Liposuction, introduced into the U.S. 32 years ago in 1981, is one of the most popular plastic surgery procedures performed. It is so commonly done it has worked its way into American culture as an instantly recognizeable term for what it does. Despite the recognizability of liposuction, how it actually works is not generally well understood.
At its very simplest, liposuction is a two-step process for removing fat. A hollow tube (cannula) is put under the skin, the tube is moved back and forth until the fat is dislodged, and the attached vacuum source pulls the fat out of the body.
Despite this apparent simplicity, there is much more science to it than that. Liposuction is much more than just ‘sticking a tube in and sucking it out’. The basic principles and physics of flow mechanics apply. There are three interesting components about liposuction, all of which contribute to its effectiveness and safety. These include the concept of tumescence or fluid infiltration, water vaporization and vacuum suction, and tubing size and design.
While liposuction removes fat, to do so effectively requires initially placing fluid into the areas where the fat will be suctioned. It is common to get asked by patients if the ‘tumescent liposuction’ method will be used. Most patients think that tumescence is a special liposuction technique when, in fact, it is an essential part of every liposuction procedure. Putting large amounts of fluid into the fat areas to be suctioned beforehand is known as tumescent infiltration. (the term tumescence means swollen) This fluid infiltration has two fundamental purposes, it substantially reduces bleeding (from the fat being broken up by the liposuction tube) and it distends the fat compartments which make the cannula easier to pass through the fat being suctioned. Without tumescent infiltration, liposuction would be quite bloody, give patients more pain, and have them bruised and lumpy possibly for months. If the procedure is being done under local anesthesia the fluid infiltration serves a third purpose…it makes the area to be treated numb. (an equally important one of you are awake for the procedure)
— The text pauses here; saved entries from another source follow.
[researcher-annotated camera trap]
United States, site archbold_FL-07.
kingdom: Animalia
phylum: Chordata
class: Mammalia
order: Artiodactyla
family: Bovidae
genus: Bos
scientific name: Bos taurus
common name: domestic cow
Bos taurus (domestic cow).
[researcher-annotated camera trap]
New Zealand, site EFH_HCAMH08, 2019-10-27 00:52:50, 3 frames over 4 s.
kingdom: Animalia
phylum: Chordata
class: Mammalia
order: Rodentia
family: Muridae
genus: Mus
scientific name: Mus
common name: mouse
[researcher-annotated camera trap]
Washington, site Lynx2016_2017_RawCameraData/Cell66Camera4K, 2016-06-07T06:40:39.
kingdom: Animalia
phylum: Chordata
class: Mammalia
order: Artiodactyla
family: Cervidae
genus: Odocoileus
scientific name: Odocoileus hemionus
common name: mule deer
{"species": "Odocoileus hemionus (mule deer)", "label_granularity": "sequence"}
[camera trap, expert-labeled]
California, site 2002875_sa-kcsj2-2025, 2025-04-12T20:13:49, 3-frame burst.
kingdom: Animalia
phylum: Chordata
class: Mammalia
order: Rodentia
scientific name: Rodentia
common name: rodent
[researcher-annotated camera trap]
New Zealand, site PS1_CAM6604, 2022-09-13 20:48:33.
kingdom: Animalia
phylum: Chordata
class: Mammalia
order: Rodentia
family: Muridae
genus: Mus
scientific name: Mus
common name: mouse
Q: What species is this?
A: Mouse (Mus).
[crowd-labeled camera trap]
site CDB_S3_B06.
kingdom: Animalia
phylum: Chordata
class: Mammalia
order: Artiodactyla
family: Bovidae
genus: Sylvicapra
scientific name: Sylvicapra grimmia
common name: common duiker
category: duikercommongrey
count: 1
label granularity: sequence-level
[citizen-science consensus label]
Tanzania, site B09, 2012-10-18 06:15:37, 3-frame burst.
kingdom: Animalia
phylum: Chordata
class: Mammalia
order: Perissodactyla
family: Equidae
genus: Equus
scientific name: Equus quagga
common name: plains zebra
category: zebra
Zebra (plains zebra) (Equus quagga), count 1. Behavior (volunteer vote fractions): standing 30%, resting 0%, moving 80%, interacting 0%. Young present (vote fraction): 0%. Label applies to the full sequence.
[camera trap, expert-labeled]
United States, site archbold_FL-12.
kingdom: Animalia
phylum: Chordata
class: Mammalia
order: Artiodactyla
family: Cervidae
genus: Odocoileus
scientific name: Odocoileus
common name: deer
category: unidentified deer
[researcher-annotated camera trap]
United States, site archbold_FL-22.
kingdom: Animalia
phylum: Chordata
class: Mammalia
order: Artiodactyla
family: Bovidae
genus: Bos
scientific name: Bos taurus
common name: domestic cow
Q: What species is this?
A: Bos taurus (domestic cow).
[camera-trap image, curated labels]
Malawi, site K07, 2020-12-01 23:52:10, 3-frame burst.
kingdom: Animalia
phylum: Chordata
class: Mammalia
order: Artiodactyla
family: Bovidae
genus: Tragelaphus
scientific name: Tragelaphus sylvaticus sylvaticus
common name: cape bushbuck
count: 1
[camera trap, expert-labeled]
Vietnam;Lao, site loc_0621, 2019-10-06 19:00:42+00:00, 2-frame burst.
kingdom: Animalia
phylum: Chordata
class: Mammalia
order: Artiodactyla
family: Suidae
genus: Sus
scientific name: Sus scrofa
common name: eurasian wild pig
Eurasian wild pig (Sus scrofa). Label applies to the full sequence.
The first liposuction procedures were performed “dry,” meaning the fat was not infiltrated prior to performing liposuction. This led to what was removed (aspirate) containing 20% to 50% blood. Besides the blood loss, the amount of bruising and its persistence was nothing short of terrible. In 1985, the tumescent technique which is now universally used was introduced. Prior to performing liposuction the planned treated area is infiltrated with a large-volume, dilute lidocaine with epinephrine solution in order to minimize blood loss. A standard wetting solution is composed of 1 liter Lactated Ringers, 1 mL of 1:1000 epinephrine (1 mg) with 30 mL of 1% lidocaine. The amount of lidocaine infused per patient should not exceed the maximum recommended subcutaneous dose of 35 mg/kg, although the near immediate removal of some of the injected solution may allow doses up to 50 mg/kg to be used safely. Because the wetting solution is injected into the relatively avascular subcutaneous tissue in conjunction with the vasoconstrictive effects of epinephrine, systemic absorption occurs over 18 to 36 hrs and toxic levels of lidocaine are rarely reached.
A wetting solution not only provides local anesthetic for postoperative analgesia but also provides a vasoconstricting agent thereby minimizing intraoperative blood loss and bruising. Use of tumescent fluid with dilute epinephrine results in an average estimated blood loss that is estimated to be 1% to 3% of the total aspirate. The wetting solution also allows easier passage of the cannula through the tissue and minimizes intraoperative fluid requirements. The total amount of fluid that is injected is related to the total volume of aspirate. Patients undergoing low-volume aspirations (< 2 liters) will usually have the tumescent fluid injected in a 2-3:1 ratio to aspirate. Patients undergoing medium volume aspirations (2-4 liters) will usually have tumescent fluid injected in a 2:1 ratio. Patients undergoing large volume aspirations (>4 liters) will have fluid injected in a 1:1 ratio. Some doctors refer to the amount of fluid infused as wet (1:1 ratio) or super wet (2:1 or greater) tumescent infiltration. Only 25-35% of the infiltrate is removed during the fat removal part of the procedure. The rest of the infused fluids will be absorbed slowly over the next 6- to 12 hours postoperatively.
Tumescent infiltration in liposuction truly illustrates the old adage ‘you only get out of it what you put into it’.